A Améfrica é uma criação particular de um determinada parte do mundo; um


sistema etnogeográfico de referência feito no continente e inspirado em modelos
africanos. Amefricanas/os é uma designação capaz de englobar uma descendência de
forma mais completa, desde aqueles que foram trazidos pelo tráfico negreiro até aqueles
que chegaram muito antes de Colombo. A elaboração da amefricanidade envolve pessoas
oriundas de diferentes países atravessadas em comum pela experiência histórica da
diáspora e que, apesar de pertencerem a diferentes sociedades no continente, entendem o
racismo como o mesmo sistema de dominação em todas elas. E diante da hierarquia racial
e cultural estabelecida por esse sistema busca se opor à “superioridade” branca
ocidental/”inferioridade” negro-africana e à exploração socioeconômica dos amefricanos
por todo o continente ao reconhecer a violência que o racismo e suas práticas tiveram em
nos despojar do nosso legado histórico e de nossa contribuição para o avanço da
humanidade nos níveis cientifico, filosófico, artístico e religioso.

Autora pontua, finalmente, que enquanto descendentes a herança africana foi uma
fonte de força para a resistência e criatividade na luta contra a escravização, o extermínio,
a exploração, a opressão e a humilhação por parte do amefricanos, fazendo com que
tenhamos contribuições específicas a oferecer ao pan-africanismo. Assumir a nossa
amefricanidade é também uma forma de ultrapassar uma visão idealizada da África e
voltar a nossa capacidade de observação para a realidade em que vivem todos os
amefricanos do continente. Identificar-se e autodesignar-se a partir da categoria da
amerfricanidade é “politicamente mais democrático, culturalmente mais realista e
logicamente mais coerente” (Gonzalez, 2020, p.127). Uma linguagem revolucionária que
evita confusões e hierarquias e uma ideologia de libertação que encontra sua experiência
não de forma externa e sim como derivada de uma trajetória histórica e cultural própria.

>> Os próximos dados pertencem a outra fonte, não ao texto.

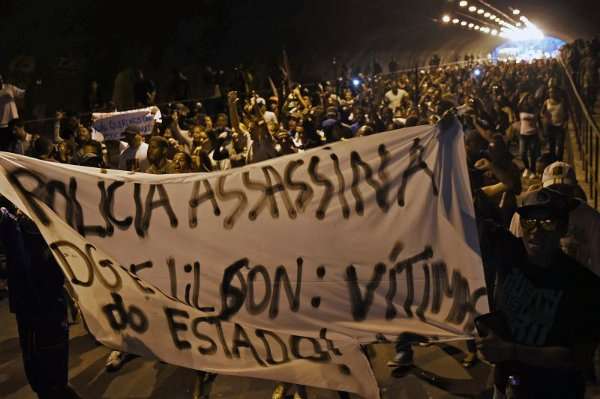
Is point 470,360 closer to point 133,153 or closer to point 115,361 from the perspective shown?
point 115,361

Abandona as reproduções do imperialismo e reafirma a particularidade da experiencia
vivida na América como um todo sem perder a consciência dos laços profundos que se
tem com a África. Reconhecer a amefricanidade é, nesse sentido, perceber um trabalho
de dinâmica cultural cujo destino não nos leva para o outro lado do atlântico, mas que nos
trás desse local e nos transforma no que somos hoje.